GALERIE AUSSTELLUNG

Merkur 25. Juli 2012

Münchner Merkur     Ausgabe Landkreis Süd     Mittwoch, 25. Juli 2012     Nr. 170      S. 33

Ein unerhörter Sog

Selbst die chronischen „Schnellhingucker” verharren in stiller Betrachtung. An den großartig eigensinnigen Bildern in der Ayinger Galerie Aurum Magnum kommt kaum einer vorbei, ohne innezuhalten. Ein Blick in die Welt wilder Assoziationsketten.

Von Manfred Stanka

Aying – „Kunst in den Hundstagen” präsentieren Stephan Huslik und Franziskus Schmid in charmanter Koketterie, denn die ausdrucksstarken Bilder der fünf Künstler sind gut für jede Jahreszeit. Eine Kollektiverfahrung macht sich im kunstsinnigen Zirkel breit: Eine Bilderschau von einer Qualität und mit solch extremen Perspektiven veredelt, wie es sie seit langer Zeit nicht zu bestauen gab.

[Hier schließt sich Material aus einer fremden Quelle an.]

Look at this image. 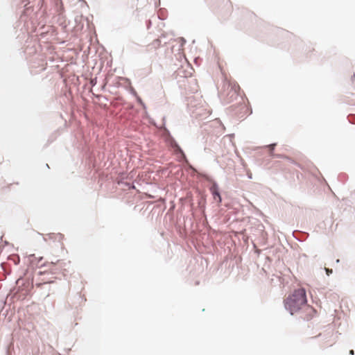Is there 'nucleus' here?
Wrapping results in <instances>:
<instances>
[{
  "label": "nucleus",
  "instance_id": "3",
  "mask_svg": "<svg viewBox=\"0 0 355 355\" xmlns=\"http://www.w3.org/2000/svg\"><path fill=\"white\" fill-rule=\"evenodd\" d=\"M211 192L214 196V198L217 200L218 202H221V198H220V193H219V191H218V187L216 185H214L211 189Z\"/></svg>",
  "mask_w": 355,
  "mask_h": 355
},
{
  "label": "nucleus",
  "instance_id": "9",
  "mask_svg": "<svg viewBox=\"0 0 355 355\" xmlns=\"http://www.w3.org/2000/svg\"><path fill=\"white\" fill-rule=\"evenodd\" d=\"M47 282V283H52V282H53V281H48V282Z\"/></svg>",
  "mask_w": 355,
  "mask_h": 355
},
{
  "label": "nucleus",
  "instance_id": "6",
  "mask_svg": "<svg viewBox=\"0 0 355 355\" xmlns=\"http://www.w3.org/2000/svg\"><path fill=\"white\" fill-rule=\"evenodd\" d=\"M348 98V103L350 105H355V94H352L351 96H349Z\"/></svg>",
  "mask_w": 355,
  "mask_h": 355
},
{
  "label": "nucleus",
  "instance_id": "8",
  "mask_svg": "<svg viewBox=\"0 0 355 355\" xmlns=\"http://www.w3.org/2000/svg\"><path fill=\"white\" fill-rule=\"evenodd\" d=\"M325 270L327 275H329L331 273H332V270H330L329 268H326Z\"/></svg>",
  "mask_w": 355,
  "mask_h": 355
},
{
  "label": "nucleus",
  "instance_id": "5",
  "mask_svg": "<svg viewBox=\"0 0 355 355\" xmlns=\"http://www.w3.org/2000/svg\"><path fill=\"white\" fill-rule=\"evenodd\" d=\"M49 236L51 238L55 237V239H57L59 241H62L64 238V236L62 234H50Z\"/></svg>",
  "mask_w": 355,
  "mask_h": 355
},
{
  "label": "nucleus",
  "instance_id": "1",
  "mask_svg": "<svg viewBox=\"0 0 355 355\" xmlns=\"http://www.w3.org/2000/svg\"><path fill=\"white\" fill-rule=\"evenodd\" d=\"M306 302L305 290L299 288L294 291L285 300V307L291 315L298 313L302 320H309L316 314V311Z\"/></svg>",
  "mask_w": 355,
  "mask_h": 355
},
{
  "label": "nucleus",
  "instance_id": "4",
  "mask_svg": "<svg viewBox=\"0 0 355 355\" xmlns=\"http://www.w3.org/2000/svg\"><path fill=\"white\" fill-rule=\"evenodd\" d=\"M49 269L55 270H60L62 267L61 263H60L59 261L56 263H53V262H51V263L49 264Z\"/></svg>",
  "mask_w": 355,
  "mask_h": 355
},
{
  "label": "nucleus",
  "instance_id": "2",
  "mask_svg": "<svg viewBox=\"0 0 355 355\" xmlns=\"http://www.w3.org/2000/svg\"><path fill=\"white\" fill-rule=\"evenodd\" d=\"M161 45V42L159 40L157 39V40H153L150 44H148L147 46H146V51L147 52H150V51H152L153 50H157V49L159 48Z\"/></svg>",
  "mask_w": 355,
  "mask_h": 355
},
{
  "label": "nucleus",
  "instance_id": "7",
  "mask_svg": "<svg viewBox=\"0 0 355 355\" xmlns=\"http://www.w3.org/2000/svg\"><path fill=\"white\" fill-rule=\"evenodd\" d=\"M332 345H333V342H331V340H329L322 345V347H327L332 346Z\"/></svg>",
  "mask_w": 355,
  "mask_h": 355
}]
</instances>
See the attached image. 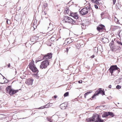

„Natur gesehen durch ein Temperament.” Mit diesem Zitat von Paul Cézanne ist zumindest ein Teil der ausgestellten Arbeiten des 24-jährigen Max Weber zusammengefasst. „Heimat” heißt eines seiner Landschaftsporträts in Öl, das sich zunächst auf das beharrliche Schauen auf ein Gebirgsmassiv verlegt. Eine monumentale Erhebung, thronend in der Ebene. Ein Blick vor der Haustür, der ihm zur Gewohnheit wurde und doch Wurzeln fasste in seiner Kreativität

Es ist ein „Erinnerungsort”, der zwischen Nacht und Tag zu schweben scheint. Mit den Mitteln der Phantasie fügen sich eigene Eindrücke, realistische Ansätze und etwas Beunruhigendes, Unerkennbares zu einer magischen Vision zusammen. So mischen sich Traum, Verborgenes und beunruhigende Verformungen zu Szenen, die einen unerhörten Sog entwickeln

Und doch wird Konkretes nicht außer Acht gelassen: Seien es vereinzelt in der Ferne dahinwandernde Bäume, die sich zu Wäldern verdichten oder die Naturmystik der Gesteinsmassen, die sich einem geheimen inneren Gesetz fügen. Auch andere Arbeiten variieren jene Unberechenbarkeit, denen der Mensch von Geburt an unterworfen ist. Sie zeigen Wunden des Alters und dessen zugefügte Verletzung durch Falten und Formlosigkeit der Fleischmassen.

Einen Gang weiter ist die Stimmung heiterer. Der Filmemacher John Waters hat wohl den bonbonfarbenen Kosmos des in Köln lebenden russischen Malers Valerij Pabst mitgeprägt. Er besitzt auch diesen ironischen Witz, der sich gegen Konventionen richtet. Der wunderschöne junge Knabe, der nicht weit von der Eingangstür so verführerisch in Szene gesetzt ist und von zahllosen Augenpaaren angestarrt, ja begehrt wird, ist zugleich eine geglückt Hommage an die Schwulenästhetik. Aber über das erotische Spiel der Geschlechterrollen hinaus ist er auch eine amüsante Variante dieser Jünglinge, die etwa bei Thomas Mann und beim frühbarocken Caravaggio als sündige Engel der römischen Vorstädte ihr Kunstdasein fristen

Der in München geborenen Thomas Neumann legt einen geheimnisvollen Schleier über seine Frauenporträts, die alle drei schattenhaft in einer träumerischen Anderwelt, der ihres Ichs. leben. Ein Kokon aus schwarz-grauen Schattierungen umschmeichelt sie, belässt sie in ihren ureigenen Empfindungen und schützt so ihr inneres Ich.

Einem antiken Fresko scheint die römische Jagdgöttin Diana von Julia Maier entflohen zu sein. Eine Schönheit zwischen den Zeiten. Also kein mythisches Luder, sondern ein postmodernes Frauenbild, geschützt vom Gürtel keuscher Grazie. Martina Donner setzt auf eine in 24 Einzelteile getrennte Ornamentik, die sich zu einem rätselfreudigen Gesamtkunstwerk fügt.